▸ Text extract
Next, as shown in FIG. 14, the transport robot 6 raises the first gripper 61 and second gripper 62 with both the first gripper 61 and second gripper 62 gripping the products 100, and moves the first gripper 61 and second gripper 62 along the Y axial direction so that the first gripper 61 is positioned directly over the weighing sections 30 and the second gripper 62 is positioned directly over the conveyor 4. The transport robot 6 then lowers the first gripper 61 and second gripper 62, places each of the three products 100 being gripped by the first gripper 61 onto the three weighing sections 30, and places the three products 100 being gripped by the second gripper 62 onto the conveyor 4. In this way, the third row of three products 100 on the rest 2 is placed upon the rest surface 3 a of the weighing machine 3, and the second row of three products 100 on the rest surface 3a is placed onto the conveyor 4. At this point, because the first row of three products 100 that had been placed upon the conveyor 4 have all been conveyed to a conveyor belt 50 of the subsequent processing device 5, the second row of three products 100 can be placed upon the conveyor 4 without issue.
Next, as shown in FIG. 15, the transport robot 6 raises the first gripper 61 and second gripper 62 gripping no product 100, and moves the first gripper 61 and second gripper 62 along the Y axial direction so that the first gripper 61 is positioned directly over the fourth row of products 100 on the rest 2. The transport robot 6 then lowers the first gripper 61 and second gripper 62, and simultaneously grips the fourth row of three products 100 using the three suction parts 61a of the first gripper 61.

▸ Records shown

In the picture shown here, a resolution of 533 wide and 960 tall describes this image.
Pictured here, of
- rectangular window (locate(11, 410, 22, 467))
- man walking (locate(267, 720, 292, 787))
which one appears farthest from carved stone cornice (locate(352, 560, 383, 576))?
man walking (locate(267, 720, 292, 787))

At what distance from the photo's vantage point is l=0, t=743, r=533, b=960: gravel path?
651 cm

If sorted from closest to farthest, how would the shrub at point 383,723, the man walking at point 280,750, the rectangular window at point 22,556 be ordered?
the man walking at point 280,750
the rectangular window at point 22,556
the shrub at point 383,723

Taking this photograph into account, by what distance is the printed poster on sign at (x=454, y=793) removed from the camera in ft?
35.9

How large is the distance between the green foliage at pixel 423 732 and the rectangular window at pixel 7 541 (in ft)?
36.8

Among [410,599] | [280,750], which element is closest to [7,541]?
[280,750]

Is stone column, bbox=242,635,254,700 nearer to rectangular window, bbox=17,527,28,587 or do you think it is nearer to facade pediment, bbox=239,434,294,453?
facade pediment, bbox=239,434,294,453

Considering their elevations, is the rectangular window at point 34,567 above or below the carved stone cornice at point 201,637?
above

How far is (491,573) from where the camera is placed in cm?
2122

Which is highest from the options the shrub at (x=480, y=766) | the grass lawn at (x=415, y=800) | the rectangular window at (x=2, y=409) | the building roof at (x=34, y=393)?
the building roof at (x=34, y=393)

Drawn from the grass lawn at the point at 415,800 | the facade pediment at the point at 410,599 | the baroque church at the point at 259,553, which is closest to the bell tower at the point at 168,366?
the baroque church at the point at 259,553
---
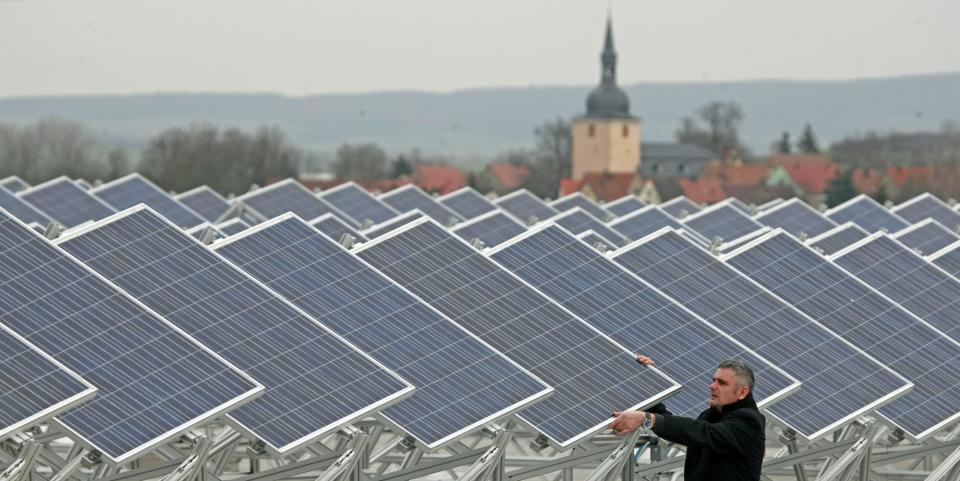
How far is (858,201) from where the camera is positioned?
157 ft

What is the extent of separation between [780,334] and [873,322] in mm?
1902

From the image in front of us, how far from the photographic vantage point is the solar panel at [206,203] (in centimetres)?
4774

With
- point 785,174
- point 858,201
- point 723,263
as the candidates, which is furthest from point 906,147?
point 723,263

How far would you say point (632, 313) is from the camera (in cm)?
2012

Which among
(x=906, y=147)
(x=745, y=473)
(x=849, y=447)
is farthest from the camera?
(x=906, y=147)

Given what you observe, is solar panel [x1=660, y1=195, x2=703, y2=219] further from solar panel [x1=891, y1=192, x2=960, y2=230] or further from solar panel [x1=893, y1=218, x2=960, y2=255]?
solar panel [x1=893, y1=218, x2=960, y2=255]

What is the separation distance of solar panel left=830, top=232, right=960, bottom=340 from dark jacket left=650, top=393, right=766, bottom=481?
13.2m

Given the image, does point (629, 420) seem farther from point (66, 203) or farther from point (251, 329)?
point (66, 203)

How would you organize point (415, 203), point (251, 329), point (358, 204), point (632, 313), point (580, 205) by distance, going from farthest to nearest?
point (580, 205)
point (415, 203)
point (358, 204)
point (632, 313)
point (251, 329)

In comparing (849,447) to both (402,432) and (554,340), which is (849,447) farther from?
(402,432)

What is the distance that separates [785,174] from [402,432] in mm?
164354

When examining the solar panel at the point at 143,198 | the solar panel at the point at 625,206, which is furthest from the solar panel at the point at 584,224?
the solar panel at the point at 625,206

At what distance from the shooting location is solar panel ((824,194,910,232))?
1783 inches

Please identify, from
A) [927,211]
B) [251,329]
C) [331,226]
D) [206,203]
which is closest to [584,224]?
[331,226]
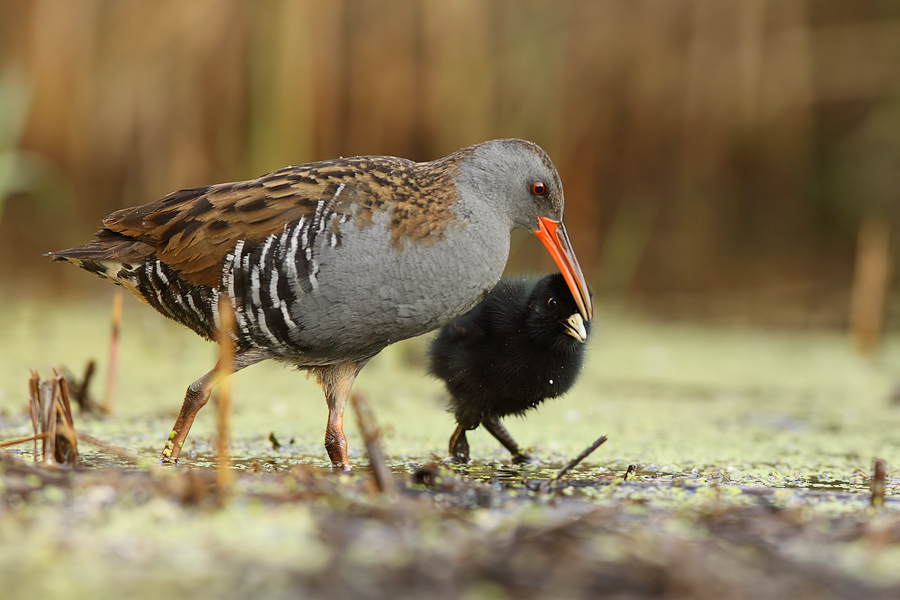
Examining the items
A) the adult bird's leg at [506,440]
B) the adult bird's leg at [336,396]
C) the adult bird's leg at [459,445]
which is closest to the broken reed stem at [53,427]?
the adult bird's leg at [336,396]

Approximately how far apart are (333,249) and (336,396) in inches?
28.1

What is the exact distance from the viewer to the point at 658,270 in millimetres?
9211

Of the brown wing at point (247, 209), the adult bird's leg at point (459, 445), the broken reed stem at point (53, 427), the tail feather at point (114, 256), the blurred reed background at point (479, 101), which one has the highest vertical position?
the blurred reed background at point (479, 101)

▸ What is needed
What comes next in the passage on the transport robot and its grippers? Write the continuation from the point where it stops.

▸ Response to the task
Next, as shown in FIG. 16, the transport robot 6 raises the first gripper 61 and second gripper 62 with the first gripper 61 gripping the products 100, and moves the first gripper 61 and second gripper 62 along the Y axial direction so that the second gripper 62 is positioned directly over the weighing sections 30. The transport robot 6 then lowers the first gripper 61 and second gripper 62 and grips the third row of three products 100 on the three weighing sections 30 with the three suction parts 62a of the second gripper 62. At this point, the weighing of the products 100 on the weighing sections 30 has been completed.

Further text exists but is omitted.